Helen Fernandes, who chairs the Women in Surgery group at the Royal College of Surgeons, dismissed claims that sexism was the cause for only eight per cent of consultant surgeons being female.
The number is even lower in neurosurgery, which is Ms Fernandes' area of specialism. Ms Fernandes works as a consultant at Addenbrooke's Hospital in Cambridge.
In an interview with The Times, she said: 'I don't think true sexism or harassment along those lines really exists. In my opinion, a lot of girls who say that they've experienced sexism are, generally speaking, not up to the mark surgically. 'Sexism' almost becomes an excuse.'
One of the reasons put forward for the low number of female surgeons is the unpredictable nature of shifts, which could interfere with domestic issues.

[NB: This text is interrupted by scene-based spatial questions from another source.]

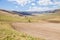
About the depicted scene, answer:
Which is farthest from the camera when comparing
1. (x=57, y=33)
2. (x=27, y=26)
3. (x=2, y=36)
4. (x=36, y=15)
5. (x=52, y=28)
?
(x=36, y=15)

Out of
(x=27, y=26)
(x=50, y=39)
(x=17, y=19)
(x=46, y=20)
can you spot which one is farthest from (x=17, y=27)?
(x=50, y=39)

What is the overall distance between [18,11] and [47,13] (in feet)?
5.97

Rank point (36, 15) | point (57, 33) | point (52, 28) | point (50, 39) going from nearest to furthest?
point (50, 39), point (57, 33), point (52, 28), point (36, 15)

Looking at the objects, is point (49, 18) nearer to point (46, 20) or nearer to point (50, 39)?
point (46, 20)

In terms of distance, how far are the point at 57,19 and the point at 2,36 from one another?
4.87 m

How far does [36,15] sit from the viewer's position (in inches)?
366

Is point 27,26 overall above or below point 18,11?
below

Ms Fernandes, who has three children, told young women wanting to build a career in medicine to stop moaning about having kids and to invest in home help.
'Don't whine for hours about childcare issues or the fact that you're a mother. Domesticity is a dirge.'
Ms Fernandes has hired the equivalent of one and half full-time employees to help her run her daily life. 'That's very difficult in your training years, because costs are so high. But you've got to take a long-term view.' She said her childcare and domestic bills now only take up 10 per cent of her salary, but that the figure was as high as 80 per cent previously.